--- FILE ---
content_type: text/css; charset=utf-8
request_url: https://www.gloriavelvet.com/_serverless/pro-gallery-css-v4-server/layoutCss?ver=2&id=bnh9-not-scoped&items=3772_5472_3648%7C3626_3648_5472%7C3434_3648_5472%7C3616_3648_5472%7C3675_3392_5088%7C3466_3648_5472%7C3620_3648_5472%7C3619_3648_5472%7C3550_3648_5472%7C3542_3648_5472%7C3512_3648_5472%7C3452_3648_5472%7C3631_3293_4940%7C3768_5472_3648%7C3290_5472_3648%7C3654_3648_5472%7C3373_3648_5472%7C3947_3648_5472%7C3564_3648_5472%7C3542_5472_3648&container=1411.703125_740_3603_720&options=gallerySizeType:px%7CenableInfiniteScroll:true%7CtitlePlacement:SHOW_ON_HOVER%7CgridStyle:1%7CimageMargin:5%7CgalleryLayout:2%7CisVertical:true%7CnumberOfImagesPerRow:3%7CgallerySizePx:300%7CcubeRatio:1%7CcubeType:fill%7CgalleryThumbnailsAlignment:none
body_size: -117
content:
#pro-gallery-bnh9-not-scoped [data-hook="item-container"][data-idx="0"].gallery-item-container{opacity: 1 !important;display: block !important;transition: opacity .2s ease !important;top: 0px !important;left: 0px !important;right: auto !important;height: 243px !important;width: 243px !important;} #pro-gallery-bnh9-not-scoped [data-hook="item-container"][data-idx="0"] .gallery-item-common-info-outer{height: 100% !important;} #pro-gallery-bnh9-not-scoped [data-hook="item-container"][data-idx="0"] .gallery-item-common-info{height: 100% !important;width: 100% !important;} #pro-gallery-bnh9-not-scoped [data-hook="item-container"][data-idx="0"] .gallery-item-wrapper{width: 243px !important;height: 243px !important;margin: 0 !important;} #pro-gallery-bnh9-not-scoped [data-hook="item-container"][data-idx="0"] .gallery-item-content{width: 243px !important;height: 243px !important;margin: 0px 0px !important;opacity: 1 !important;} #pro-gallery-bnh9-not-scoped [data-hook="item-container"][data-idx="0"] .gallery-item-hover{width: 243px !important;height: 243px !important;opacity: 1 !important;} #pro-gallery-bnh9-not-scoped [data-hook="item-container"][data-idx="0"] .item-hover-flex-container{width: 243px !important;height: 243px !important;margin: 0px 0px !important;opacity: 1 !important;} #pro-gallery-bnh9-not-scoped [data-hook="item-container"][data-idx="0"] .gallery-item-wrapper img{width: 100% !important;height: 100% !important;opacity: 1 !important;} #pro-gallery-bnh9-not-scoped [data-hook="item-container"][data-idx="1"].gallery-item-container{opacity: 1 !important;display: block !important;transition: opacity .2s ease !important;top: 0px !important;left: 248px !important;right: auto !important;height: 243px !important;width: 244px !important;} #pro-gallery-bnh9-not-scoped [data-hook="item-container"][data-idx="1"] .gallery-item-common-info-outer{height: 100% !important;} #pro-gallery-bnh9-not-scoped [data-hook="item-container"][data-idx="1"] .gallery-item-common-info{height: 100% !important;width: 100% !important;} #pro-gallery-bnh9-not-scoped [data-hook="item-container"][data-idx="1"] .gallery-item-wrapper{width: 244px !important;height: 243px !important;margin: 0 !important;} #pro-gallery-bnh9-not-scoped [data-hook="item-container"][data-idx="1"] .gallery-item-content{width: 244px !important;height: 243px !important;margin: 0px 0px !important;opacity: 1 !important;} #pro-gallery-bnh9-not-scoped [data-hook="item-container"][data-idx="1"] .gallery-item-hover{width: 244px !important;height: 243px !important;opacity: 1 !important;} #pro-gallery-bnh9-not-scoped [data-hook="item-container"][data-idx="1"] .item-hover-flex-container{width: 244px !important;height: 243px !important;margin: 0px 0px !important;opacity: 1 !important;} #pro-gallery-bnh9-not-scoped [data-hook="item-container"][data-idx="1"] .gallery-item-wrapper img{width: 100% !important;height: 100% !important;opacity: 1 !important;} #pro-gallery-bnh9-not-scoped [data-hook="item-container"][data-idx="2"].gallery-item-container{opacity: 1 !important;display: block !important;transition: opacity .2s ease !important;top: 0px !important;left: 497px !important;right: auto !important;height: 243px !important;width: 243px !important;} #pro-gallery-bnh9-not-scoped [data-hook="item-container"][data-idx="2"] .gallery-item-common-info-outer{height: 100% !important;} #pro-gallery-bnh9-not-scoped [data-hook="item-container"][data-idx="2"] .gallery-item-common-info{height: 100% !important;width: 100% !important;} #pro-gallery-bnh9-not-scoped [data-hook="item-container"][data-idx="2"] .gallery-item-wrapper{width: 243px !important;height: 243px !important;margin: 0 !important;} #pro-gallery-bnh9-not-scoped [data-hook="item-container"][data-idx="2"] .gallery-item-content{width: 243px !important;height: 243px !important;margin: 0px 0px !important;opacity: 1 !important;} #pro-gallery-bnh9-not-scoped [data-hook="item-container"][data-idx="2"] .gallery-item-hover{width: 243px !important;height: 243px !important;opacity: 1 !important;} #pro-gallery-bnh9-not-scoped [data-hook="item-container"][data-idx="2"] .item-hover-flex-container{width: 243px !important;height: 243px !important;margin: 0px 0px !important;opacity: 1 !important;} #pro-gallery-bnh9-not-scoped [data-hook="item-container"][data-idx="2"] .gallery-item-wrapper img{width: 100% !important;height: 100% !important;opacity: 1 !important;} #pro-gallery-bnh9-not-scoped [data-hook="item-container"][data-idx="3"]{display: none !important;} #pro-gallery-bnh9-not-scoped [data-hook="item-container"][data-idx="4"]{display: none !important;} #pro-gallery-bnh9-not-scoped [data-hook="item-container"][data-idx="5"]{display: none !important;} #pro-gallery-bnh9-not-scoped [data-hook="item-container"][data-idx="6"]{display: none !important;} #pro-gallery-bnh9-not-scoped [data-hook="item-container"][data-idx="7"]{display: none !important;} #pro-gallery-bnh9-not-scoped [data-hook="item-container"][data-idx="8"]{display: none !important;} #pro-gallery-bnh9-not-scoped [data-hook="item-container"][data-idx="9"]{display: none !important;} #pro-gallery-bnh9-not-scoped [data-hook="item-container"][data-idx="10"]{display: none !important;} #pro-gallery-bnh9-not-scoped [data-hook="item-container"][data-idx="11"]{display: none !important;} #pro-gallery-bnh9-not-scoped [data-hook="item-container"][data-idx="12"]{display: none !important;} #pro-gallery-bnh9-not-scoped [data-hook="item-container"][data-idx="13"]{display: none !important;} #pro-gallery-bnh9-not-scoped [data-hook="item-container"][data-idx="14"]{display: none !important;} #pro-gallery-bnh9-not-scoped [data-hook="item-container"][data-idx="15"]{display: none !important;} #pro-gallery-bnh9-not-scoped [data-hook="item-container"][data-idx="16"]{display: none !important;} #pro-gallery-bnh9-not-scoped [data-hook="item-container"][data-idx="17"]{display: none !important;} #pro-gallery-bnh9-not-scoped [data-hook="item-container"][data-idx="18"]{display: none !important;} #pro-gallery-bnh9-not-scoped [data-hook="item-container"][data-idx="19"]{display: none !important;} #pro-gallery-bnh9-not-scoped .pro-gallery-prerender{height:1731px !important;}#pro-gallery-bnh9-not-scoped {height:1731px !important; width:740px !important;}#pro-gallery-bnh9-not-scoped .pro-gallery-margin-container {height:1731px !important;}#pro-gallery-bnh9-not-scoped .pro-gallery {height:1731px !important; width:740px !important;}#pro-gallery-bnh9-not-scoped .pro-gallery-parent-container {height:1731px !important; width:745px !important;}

-=-=-

◆ Exercise
Repeat the data above. Change nothing.

◆ Result
--- FILE ---
content_type: text/css; charset=utf-8
request_url: https://www.gloriavelvet.com/_serverless/pro-gallery-css-v4-server/layoutCss?ver=2&id=bnh9-not-scoped&items=3772_5472_3648%7C3626_3648_5472%7C3434_3648_5472%7C3616_3648_5472%7C3675_3392_5088%7C3466_3648_5472%7C3620_3648_5472%7C3619_3648_5472%7C3550_3648_5472%7C3542_3648_5472%7C3512_3648_5472%7C3452_3648_5472%7C3631_3293_4940%7C3768_5472_3648%7C3290_5472_3648%7C3654_3648_5472%7C3373_3648_5472%7C3947_3648_5472%7C3564_3648_5472%7C3542_5472_3648&container=1411.703125_740_3603_720&options=gallerySizeType:px%7CenableInfiniteScroll:true%7CtitlePlacement:SHOW_ON_HOVER%7CgridStyle:1%7CimageMargin:5%7CgalleryLayout:2%7CisVertical:true%7CnumberOfImagesPerRow:3%7CgallerySizePx:300%7CcubeRatio:1%7CcubeType:fill%7CgalleryThumbnailsAlignment:none
body_size: -117
content:
#pro-gallery-bnh9-not-scoped [data-hook="item-container"][data-idx="0"].gallery-item-container{opacity: 1 !important;display: block !important;transition: opacity .2s ease !important;top: 0px !important;left: 0px !important;right: auto !important;height: 243px !important;width: 243px !important;} #pro-gallery-bnh9-not-scoped [data-hook="item-container"][data-idx="0"] .gallery-item-common-info-outer{height: 100% !important;} #pro-gallery-bnh9-not-scoped [data-hook="item-container"][data-idx="0"] .gallery-item-common-info{height: 100% !important;width: 100% !important;} #pro-gallery-bnh9-not-scoped [data-hook="item-container"][data-idx="0"] .gallery-item-wrapper{width: 243px !important;height: 243px !important;margin: 0 !important;} #pro-gallery-bnh9-not-scoped [data-hook="item-container"][data-idx="0"] .gallery-item-content{width: 243px !important;height: 243px !important;margin: 0px 0px !important;opacity: 1 !important;} #pro-gallery-bnh9-not-scoped [data-hook="item-container"][data-idx="0"] .gallery-item-hover{width: 243px !important;height: 243px !important;opacity: 1 !important;} #pro-gallery-bnh9-not-scoped [data-hook="item-container"][data-idx="0"] .item-hover-flex-container{width: 243px !important;height: 243px !important;margin: 0px 0px !important;opacity: 1 !important;} #pro-gallery-bnh9-not-scoped [data-hook="item-container"][data-idx="0"] .gallery-item-wrapper img{width: 100% !important;height: 100% !important;opacity: 1 !important;} #pro-gallery-bnh9-not-scoped [data-hook="item-container"][data-idx="1"].gallery-item-container{opacity: 1 !important;display: block !important;transition: opacity .2s ease !important;top: 0px !important;left: 248px !important;right: auto !important;height: 243px !important;width: 244px !important;} #pro-gallery-bnh9-not-scoped [data-hook="item-container"][data-idx="1"] .gallery-item-common-info-outer{height: 100% !important;} #pro-gallery-bnh9-not-scoped [data-hook="item-container"][data-idx="1"] .gallery-item-common-info{height: 100% !important;width: 100% !important;} #pro-gallery-bnh9-not-scoped [data-hook="item-container"][data-idx="1"] .gallery-item-wrapper{width: 244px !important;height: 243px !important;margin: 0 !important;} #pro-gallery-bnh9-not-scoped [data-hook="item-container"][data-idx="1"] .gallery-item-content{width: 244px !important;height: 243px !important;margin: 0px 0px !important;opacity: 1 !important;} #pro-gallery-bnh9-not-scoped [data-hook="item-container"][data-idx="1"] .gallery-item-hover{width: 244px !important;height: 243px !important;opacity: 1 !important;} #pro-gallery-bnh9-not-scoped [data-hook="item-container"][data-idx="1"] .item-hover-flex-container{width: 244px !important;height: 243px !important;margin: 0px 0px !important;opacity: 1 !important;} #pro-gallery-bnh9-not-scoped [data-hook="item-container"][data-idx="1"] .gallery-item-wrapper img{width: 100% !important;height: 100% !important;opacity: 1 !important;} #pro-gallery-bnh9-not-scoped [data-hook="item-container"][data-idx="2"].gallery-item-container{opacity: 1 !important;display: block !important;transition: opacity .2s ease !important;top: 0px !important;left: 497px !important;right: auto !important;height: 243px !important;width: 243px !important;} #pro-gallery-bnh9-not-scoped [data-hook="item-container"][data-idx="2"] .gallery-item-common-info-outer{height: 100% !important;} #pro-gallery-bnh9-not-scoped [data-hook="item-container"][data-idx="2"] .gallery-item-common-info{height: 100% !important;width: 100% !important;} #pro-gallery-bnh9-not-scoped [data-hook="item-container"][data-idx="2"] .gallery-item-wrapper{width: 243px !important;height: 243px !important;margin: 0 !important;} #pro-gallery-bnh9-not-scoped [data-hook="item-container"][data-idx="2"] .gallery-item-content{width: 243px !important;height: 243px !important;margin: 0px 0px !important;opacity: 1 !important;} #pro-gallery-bnh9-not-scoped [data-hook="item-container"][data-idx="2"] .gallery-item-hover{width: 243px !important;height: 243px !important;opacity: 1 !important;} #pro-gallery-bnh9-not-scoped [data-hook="item-container"][data-idx="2"] .item-hover-flex-container{width: 243px !important;height: 243px !important;margin: 0px 0px !important;opacity: 1 !important;} #pro-gallery-bnh9-not-scoped [data-hook="item-container"][data-idx="2"] .gallery-item-wrapper img{width: 100% !important;height: 100% !important;opacity: 1 !important;} #pro-gallery-bnh9-not-scoped [data-hook="item-container"][data-idx="3"]{display: none !important;} #pro-gallery-bnh9-not-scoped [data-hook="item-container"][data-idx="4"]{display: none !important;} #pro-gallery-bnh9-not-scoped [data-hook="item-container"][data-idx="5"]{display: none !important;} #pro-gallery-bnh9-not-scoped [data-hook="item-container"][data-idx="6"]{display: none !important;} #pro-gallery-bnh9-not-scoped [data-hook="item-container"][data-idx="7"]{display: none !important;} #pro-gallery-bnh9-not-scoped [data-hook="item-container"][data-idx="8"]{display: none !important;} #pro-gallery-bnh9-not-scoped [data-hook="item-container"][data-idx="9"]{display: none !important;} #pro-gallery-bnh9-not-scoped [data-hook="item-container"][data-idx="10"]{display: none !important;} #pro-gallery-bnh9-not-scoped [data-hook="item-container"][data-idx="11"]{display: none !important;} #pro-gallery-bnh9-not-scoped [data-hook="item-container"][data-idx="12"]{display: none !important;} #pro-gallery-bnh9-not-scoped [data-hook="item-container"][data-idx="13"]{display: none !important;} #pro-gallery-bnh9-not-scoped [data-hook="item-container"][data-idx="14"]{display: none !important;} #pro-gallery-bnh9-not-scoped [data-hook="item-container"][data-idx="15"]{display: none !important;} #pro-gallery-bnh9-not-scoped [data-hook="item-container"][data-idx="16"]{display: none !important;} #pro-gallery-bnh9-not-scoped [data-hook="item-container"][data-idx="17"]{display: none !important;} #pro-gallery-bnh9-not-scoped [data-hook="item-container"][data-idx="18"]{display: none !important;} #pro-gallery-bnh9-not-scoped [data-hook="item-container"][data-idx="19"]{display: none !important;} #pro-gallery-bnh9-not-scoped .pro-gallery-prerender{height:1731px !important;}#pro-gallery-bnh9-not-scoped {height:1731px !important; width:740px !important;}#pro-gallery-bnh9-not-scoped .pro-gallery-margin-container {height:1731px !important;}#pro-gallery-bnh9-not-scoped .pro-gallery {height:1731px !important; width:740px !important;}#pro-gallery-bnh9-not-scoped .pro-gallery-parent-container {height:1731px !important; width:745px !important;}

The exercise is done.